Leaders can avoid the data-industrial complex and its inevitable slowdown by asking the right questions, designing the right method to answer those questions, and using the results of that method to make consistent, reliable, and remarkably profitable, good decisions. Whether that is automated by, or uses, AI is secondary. In the case of my aforementioned client’s AI enterprise search application, we determined that the real value actually came from his own intentionally curated, smaller datasets – not the system’s access to the sprawling data of the whole enterprise.
Another client in the software industry – a company with millions of users – faced a similar quagmire. They wanted their people to run more advanced, complex A/B analyses to demonstrate which product features improved customer registration and retention, using the machine learning methodologies that crackle with firepower.
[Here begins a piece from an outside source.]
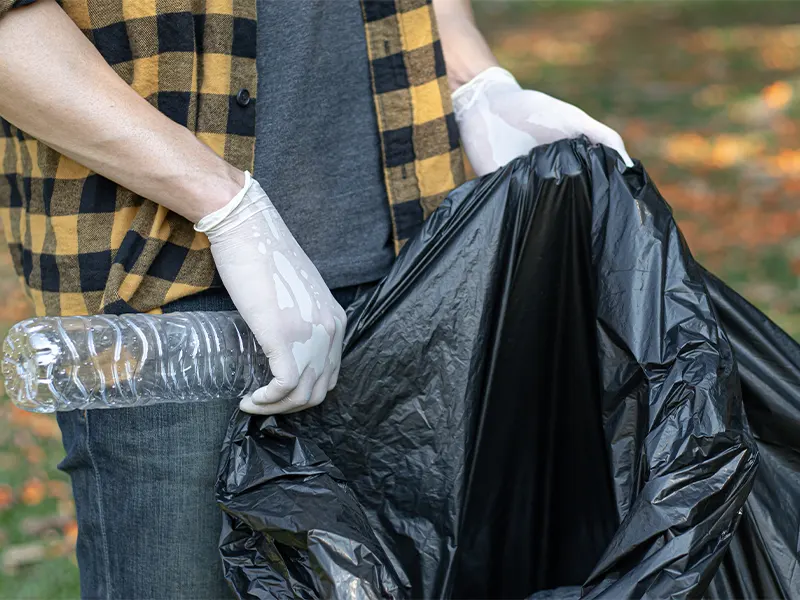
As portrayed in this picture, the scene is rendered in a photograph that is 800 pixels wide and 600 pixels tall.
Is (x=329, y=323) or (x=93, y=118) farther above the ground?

But they’d made a fundamental mistake. To run A/B analyses in the present, you must have run randomized controlled trials in the past. It turned out that they hadn’t run any trials at all – they’d just been collecting terabytes of data, assuming that “the AI” could figure it out later. That wasn’t possible, but it was possible to save them fresh heartache. By starting to plan tests in advance, they saved an estimated seven figures in post-hoc costs.
Don’t let the naysayers get you down
While some leaders are blind AI adherents, I’ve noticed an ascendant ideology promulgated by hand-wringing naysayers who raise fears of unnamed risks that may be associated with using AI. There may be bias in the data, they say, or in the models; or they worry that Gen AI applications may hallucinate (or lie to you, as I’d put it).
The result can be to paralyze organizations. One client shared that they couldn’t get their chief technology officer to invest any more in AI because they were worried that what they build will be regulated within the next few years, making the investment not only moot, but illegal.
These fears are a destructive impulse that can erode a company’s advantages and silence the feeling of hopeful progress that retains top talent. AI naysayers are incentivized to criticize, because doing so improves their marketability and earning power in a mostly Silicon Valley-centered bubble. I agree that we need guardrails (and I’m engaged at a national level to determine what those are, through the US AI Safety Institute consortium). But the value of AI is common sense: for every company lighting capital on fire as they buy into the hype, there is another company getting their lunch eaten by a rival who figured out how to invest wisely.
In the middle of the blizzard of hype and frankly misleading claims about AI, leaders can be forgiven a little confusion. Some good advice, some strategy sessions and skills transfer can go a long way to putting things right. It may be easier to get back on track than you think.